### WHAT IS NEEDED
Copy the entries from the start through the line that contains "225L130 227L133 235L146", including that line.
— Start RECORDS SHOWN —
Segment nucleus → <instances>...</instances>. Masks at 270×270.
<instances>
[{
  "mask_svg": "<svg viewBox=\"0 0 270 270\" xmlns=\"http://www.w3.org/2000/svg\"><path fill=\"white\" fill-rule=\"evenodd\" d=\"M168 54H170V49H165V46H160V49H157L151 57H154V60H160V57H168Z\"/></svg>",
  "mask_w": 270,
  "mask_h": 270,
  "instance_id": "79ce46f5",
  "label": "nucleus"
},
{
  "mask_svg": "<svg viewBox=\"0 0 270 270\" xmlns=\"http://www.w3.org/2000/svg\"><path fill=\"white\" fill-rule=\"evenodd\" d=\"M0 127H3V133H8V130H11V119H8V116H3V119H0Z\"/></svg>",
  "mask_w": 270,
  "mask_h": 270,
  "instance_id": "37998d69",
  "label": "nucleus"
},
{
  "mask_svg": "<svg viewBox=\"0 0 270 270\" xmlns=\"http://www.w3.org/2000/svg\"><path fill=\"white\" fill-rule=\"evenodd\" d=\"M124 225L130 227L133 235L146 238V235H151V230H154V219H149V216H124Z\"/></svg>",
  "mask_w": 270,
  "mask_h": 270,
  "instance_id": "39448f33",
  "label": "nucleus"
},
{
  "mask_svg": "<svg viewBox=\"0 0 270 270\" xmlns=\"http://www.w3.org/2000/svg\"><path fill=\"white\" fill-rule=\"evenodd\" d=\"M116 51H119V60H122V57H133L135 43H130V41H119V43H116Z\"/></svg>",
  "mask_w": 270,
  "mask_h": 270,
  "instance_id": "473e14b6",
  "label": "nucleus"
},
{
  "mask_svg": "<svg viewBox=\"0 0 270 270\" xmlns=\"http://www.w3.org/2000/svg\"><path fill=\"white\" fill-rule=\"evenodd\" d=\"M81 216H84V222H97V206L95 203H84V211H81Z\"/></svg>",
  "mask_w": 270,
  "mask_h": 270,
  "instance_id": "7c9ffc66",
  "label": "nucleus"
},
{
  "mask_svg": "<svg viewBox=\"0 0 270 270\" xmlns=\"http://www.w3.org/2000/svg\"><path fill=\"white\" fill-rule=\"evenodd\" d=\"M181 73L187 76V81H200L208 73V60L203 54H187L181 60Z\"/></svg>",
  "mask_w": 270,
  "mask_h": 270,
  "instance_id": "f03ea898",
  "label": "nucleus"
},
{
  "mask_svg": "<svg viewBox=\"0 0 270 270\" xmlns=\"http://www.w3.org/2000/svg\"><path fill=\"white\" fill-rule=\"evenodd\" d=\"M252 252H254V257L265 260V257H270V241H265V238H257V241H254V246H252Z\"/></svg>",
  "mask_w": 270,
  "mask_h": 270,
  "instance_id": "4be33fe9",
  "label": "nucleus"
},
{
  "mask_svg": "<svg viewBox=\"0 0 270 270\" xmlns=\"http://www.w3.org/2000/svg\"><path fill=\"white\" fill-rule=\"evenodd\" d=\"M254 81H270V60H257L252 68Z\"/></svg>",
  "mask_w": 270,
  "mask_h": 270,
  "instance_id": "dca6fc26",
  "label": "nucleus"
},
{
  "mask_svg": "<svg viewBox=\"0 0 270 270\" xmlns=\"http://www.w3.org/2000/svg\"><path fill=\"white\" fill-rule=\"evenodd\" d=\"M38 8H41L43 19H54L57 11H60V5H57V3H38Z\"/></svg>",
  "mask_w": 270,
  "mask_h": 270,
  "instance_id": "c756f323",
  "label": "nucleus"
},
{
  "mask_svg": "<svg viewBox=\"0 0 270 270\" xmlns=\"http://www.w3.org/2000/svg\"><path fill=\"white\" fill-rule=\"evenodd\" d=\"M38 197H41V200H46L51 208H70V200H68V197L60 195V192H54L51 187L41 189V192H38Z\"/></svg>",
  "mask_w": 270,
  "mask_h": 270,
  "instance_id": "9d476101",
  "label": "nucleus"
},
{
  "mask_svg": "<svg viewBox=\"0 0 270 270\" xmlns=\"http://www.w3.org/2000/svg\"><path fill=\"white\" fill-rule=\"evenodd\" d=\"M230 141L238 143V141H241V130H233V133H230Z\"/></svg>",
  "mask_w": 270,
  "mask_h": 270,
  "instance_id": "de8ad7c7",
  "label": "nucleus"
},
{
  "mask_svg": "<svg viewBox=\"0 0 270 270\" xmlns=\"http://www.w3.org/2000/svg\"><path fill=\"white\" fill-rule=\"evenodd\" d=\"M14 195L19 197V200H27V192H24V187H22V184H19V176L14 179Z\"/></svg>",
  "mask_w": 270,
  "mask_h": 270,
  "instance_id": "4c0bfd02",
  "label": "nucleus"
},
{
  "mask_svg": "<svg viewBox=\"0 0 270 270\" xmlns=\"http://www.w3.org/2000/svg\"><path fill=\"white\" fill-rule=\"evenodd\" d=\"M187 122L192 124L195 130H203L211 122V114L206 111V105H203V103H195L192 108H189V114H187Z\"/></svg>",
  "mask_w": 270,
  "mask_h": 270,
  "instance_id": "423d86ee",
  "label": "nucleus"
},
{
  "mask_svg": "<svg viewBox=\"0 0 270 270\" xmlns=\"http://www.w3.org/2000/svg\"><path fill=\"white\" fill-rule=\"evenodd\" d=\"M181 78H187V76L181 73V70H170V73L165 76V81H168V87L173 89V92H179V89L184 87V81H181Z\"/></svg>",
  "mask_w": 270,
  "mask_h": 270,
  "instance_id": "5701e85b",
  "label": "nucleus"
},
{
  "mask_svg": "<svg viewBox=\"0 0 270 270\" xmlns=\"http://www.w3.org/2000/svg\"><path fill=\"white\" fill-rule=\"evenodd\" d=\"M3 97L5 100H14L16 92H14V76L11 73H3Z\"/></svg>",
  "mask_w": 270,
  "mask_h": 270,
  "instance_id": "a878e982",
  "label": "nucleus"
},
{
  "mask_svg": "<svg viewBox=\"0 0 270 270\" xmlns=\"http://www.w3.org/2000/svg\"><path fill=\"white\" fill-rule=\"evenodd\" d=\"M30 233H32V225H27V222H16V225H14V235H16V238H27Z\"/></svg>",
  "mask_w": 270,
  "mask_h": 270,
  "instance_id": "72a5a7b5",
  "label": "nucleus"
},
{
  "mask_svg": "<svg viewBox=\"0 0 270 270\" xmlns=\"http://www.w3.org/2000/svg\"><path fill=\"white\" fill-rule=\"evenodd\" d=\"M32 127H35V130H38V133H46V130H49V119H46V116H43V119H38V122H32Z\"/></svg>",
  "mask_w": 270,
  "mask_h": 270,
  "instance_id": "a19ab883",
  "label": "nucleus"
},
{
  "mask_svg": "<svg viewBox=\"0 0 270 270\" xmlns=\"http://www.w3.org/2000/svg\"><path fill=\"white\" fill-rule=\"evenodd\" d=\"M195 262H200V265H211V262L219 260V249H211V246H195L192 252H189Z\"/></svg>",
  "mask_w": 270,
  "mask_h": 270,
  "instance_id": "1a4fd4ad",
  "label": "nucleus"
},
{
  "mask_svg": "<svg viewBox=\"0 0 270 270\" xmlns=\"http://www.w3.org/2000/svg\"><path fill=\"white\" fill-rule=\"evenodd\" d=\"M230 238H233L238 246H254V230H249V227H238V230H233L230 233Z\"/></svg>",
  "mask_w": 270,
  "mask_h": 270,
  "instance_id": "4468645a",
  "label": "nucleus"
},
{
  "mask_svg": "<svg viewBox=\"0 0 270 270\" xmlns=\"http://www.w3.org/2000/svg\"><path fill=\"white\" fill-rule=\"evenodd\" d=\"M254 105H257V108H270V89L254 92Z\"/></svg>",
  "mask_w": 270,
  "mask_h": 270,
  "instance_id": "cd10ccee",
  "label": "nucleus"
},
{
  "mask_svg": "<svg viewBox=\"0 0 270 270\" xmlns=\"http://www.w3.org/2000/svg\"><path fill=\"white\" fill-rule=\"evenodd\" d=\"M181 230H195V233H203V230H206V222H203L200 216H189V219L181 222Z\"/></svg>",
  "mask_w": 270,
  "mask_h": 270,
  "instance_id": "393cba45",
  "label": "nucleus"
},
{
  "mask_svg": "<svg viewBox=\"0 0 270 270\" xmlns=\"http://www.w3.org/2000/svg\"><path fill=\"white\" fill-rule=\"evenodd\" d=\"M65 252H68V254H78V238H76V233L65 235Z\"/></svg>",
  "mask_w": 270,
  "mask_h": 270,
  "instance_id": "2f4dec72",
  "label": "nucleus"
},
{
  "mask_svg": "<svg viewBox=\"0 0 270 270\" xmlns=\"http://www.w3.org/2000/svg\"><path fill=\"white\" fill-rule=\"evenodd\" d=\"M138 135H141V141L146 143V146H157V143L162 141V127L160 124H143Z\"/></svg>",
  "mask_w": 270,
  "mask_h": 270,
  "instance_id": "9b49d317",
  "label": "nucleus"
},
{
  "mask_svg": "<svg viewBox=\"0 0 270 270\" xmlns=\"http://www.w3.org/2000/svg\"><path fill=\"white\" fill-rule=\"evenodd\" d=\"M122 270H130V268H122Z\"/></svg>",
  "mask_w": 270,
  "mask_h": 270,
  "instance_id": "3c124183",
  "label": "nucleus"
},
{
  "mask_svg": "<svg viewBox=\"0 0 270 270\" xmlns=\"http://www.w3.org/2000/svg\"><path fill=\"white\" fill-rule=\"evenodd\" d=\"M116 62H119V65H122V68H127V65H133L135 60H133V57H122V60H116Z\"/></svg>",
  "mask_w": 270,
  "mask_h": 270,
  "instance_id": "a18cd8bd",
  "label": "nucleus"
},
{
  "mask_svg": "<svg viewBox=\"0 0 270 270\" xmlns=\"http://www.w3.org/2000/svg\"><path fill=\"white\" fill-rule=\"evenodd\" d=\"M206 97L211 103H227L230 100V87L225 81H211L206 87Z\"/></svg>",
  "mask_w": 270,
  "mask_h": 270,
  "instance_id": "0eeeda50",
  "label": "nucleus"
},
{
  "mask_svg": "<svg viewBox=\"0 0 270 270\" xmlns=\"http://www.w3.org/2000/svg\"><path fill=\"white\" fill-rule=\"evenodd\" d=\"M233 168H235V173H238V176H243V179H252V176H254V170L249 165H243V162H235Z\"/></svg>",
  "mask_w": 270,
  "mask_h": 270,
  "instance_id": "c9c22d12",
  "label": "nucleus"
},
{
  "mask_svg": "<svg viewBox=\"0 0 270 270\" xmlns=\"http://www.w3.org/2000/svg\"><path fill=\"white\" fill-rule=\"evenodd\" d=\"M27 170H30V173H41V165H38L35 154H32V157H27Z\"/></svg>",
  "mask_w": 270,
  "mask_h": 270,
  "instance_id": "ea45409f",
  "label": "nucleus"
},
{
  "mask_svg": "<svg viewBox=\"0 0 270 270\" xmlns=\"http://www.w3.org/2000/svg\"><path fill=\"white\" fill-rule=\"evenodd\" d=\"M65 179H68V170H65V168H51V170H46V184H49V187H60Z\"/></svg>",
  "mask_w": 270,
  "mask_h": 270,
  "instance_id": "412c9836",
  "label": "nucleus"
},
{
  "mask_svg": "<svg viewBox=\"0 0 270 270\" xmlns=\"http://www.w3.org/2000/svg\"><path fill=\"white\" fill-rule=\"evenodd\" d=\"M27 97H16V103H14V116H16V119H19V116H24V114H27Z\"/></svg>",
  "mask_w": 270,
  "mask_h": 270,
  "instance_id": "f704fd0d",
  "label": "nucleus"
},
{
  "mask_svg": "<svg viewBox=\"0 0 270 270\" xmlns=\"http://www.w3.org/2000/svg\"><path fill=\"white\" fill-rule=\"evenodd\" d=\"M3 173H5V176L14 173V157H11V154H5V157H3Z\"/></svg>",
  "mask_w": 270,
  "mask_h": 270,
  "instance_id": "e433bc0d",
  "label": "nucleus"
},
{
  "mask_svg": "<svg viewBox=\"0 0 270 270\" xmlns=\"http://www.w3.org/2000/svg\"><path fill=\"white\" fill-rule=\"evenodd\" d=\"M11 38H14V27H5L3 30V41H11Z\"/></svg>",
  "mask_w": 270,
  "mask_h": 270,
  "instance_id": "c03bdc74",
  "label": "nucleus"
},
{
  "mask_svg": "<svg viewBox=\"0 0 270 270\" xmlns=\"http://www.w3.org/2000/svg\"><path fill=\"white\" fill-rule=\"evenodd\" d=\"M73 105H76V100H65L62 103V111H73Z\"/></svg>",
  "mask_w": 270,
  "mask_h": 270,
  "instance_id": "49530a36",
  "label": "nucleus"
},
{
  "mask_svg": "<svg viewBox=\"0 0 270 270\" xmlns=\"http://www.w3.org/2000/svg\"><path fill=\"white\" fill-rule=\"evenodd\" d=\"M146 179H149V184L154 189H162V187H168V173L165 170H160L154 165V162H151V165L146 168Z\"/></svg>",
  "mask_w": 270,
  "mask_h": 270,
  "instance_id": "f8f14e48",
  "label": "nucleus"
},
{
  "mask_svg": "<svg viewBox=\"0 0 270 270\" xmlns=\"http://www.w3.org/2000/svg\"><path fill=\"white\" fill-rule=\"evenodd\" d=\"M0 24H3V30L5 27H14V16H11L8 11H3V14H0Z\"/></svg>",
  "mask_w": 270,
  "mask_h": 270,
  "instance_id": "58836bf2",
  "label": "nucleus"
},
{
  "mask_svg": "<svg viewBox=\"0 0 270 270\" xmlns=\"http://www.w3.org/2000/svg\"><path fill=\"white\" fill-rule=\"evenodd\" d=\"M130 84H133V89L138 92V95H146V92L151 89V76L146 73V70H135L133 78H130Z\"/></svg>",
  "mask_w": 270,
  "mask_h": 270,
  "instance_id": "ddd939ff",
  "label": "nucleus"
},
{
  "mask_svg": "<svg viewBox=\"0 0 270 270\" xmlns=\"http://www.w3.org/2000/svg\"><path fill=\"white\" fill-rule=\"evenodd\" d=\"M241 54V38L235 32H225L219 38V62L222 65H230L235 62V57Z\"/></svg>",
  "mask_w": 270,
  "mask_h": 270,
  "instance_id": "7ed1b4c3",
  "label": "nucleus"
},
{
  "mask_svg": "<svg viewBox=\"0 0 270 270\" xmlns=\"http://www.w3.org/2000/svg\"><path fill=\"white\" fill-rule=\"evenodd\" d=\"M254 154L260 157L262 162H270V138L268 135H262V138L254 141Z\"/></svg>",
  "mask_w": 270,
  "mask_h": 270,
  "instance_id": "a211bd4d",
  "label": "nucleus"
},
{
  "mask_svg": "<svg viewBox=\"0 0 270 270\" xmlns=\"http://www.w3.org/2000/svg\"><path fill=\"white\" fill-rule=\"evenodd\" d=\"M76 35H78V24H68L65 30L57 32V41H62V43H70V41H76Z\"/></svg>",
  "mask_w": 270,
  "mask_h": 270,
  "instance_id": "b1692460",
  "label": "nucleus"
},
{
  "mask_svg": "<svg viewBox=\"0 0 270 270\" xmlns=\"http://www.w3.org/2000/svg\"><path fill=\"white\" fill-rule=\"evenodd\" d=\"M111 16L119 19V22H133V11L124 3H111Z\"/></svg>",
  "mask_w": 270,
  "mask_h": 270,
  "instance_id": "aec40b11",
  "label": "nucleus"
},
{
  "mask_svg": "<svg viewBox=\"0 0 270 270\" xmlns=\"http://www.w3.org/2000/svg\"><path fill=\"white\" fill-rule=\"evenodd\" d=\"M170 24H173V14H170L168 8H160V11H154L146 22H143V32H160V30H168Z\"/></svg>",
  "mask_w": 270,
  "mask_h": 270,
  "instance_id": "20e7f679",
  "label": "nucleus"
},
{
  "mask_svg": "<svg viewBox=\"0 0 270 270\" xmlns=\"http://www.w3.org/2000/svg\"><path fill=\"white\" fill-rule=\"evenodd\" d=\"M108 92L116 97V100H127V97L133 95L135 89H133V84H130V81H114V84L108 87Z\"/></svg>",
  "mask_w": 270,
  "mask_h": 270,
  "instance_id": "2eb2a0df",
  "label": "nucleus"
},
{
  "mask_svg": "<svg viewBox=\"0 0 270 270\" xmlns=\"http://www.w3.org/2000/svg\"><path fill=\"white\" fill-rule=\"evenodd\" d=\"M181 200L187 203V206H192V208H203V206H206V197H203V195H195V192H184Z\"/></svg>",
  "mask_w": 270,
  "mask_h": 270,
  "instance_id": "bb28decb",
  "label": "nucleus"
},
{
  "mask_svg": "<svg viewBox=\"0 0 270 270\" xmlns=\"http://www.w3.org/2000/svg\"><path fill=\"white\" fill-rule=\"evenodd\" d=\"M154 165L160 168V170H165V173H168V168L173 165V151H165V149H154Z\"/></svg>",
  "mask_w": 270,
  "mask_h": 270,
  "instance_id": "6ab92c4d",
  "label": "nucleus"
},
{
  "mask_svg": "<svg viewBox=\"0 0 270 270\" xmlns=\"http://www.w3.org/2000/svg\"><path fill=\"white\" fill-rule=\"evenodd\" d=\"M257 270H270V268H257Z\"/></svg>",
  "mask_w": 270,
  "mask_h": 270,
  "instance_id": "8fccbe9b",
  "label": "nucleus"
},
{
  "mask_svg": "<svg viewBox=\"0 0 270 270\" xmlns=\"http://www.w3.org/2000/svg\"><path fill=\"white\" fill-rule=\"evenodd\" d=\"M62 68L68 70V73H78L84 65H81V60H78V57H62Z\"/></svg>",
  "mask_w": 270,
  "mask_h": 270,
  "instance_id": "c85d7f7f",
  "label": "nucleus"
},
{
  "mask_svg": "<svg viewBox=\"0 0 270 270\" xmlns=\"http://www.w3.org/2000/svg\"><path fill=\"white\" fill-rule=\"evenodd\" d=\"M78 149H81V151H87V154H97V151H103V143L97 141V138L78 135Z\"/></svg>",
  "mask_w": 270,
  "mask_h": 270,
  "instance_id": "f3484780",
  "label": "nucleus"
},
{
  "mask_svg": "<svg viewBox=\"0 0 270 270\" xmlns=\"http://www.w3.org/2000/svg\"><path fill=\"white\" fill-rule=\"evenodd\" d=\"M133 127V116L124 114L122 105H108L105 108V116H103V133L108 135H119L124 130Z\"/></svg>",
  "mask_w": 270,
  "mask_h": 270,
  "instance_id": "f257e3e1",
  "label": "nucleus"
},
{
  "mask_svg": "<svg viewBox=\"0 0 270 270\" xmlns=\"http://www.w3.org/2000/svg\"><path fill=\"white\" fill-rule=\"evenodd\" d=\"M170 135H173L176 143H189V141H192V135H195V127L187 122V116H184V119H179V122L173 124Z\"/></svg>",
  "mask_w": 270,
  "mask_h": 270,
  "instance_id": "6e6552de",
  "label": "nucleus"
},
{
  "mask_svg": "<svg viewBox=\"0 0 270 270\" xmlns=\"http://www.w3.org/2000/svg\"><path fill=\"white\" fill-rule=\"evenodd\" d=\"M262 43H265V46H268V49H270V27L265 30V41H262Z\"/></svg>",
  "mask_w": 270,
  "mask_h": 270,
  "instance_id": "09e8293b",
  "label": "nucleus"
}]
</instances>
— End RECORDS SHOWN —
### ANSWER IN FULL
Segment nucleus → <instances>...</instances>. Masks at 270×270.
<instances>
[{
  "mask_svg": "<svg viewBox=\"0 0 270 270\" xmlns=\"http://www.w3.org/2000/svg\"><path fill=\"white\" fill-rule=\"evenodd\" d=\"M168 54H170V49H165V46H160V49H157L151 57H154V60H160V57H168Z\"/></svg>",
  "mask_w": 270,
  "mask_h": 270,
  "instance_id": "79ce46f5",
  "label": "nucleus"
},
{
  "mask_svg": "<svg viewBox=\"0 0 270 270\" xmlns=\"http://www.w3.org/2000/svg\"><path fill=\"white\" fill-rule=\"evenodd\" d=\"M0 127H3V133H8V130H11V119H8V116H3V119H0Z\"/></svg>",
  "mask_w": 270,
  "mask_h": 270,
  "instance_id": "37998d69",
  "label": "nucleus"
},
{
  "mask_svg": "<svg viewBox=\"0 0 270 270\" xmlns=\"http://www.w3.org/2000/svg\"><path fill=\"white\" fill-rule=\"evenodd\" d=\"M124 225L130 227L133 235L146 238V235H151V230H154V219H149V216H124Z\"/></svg>",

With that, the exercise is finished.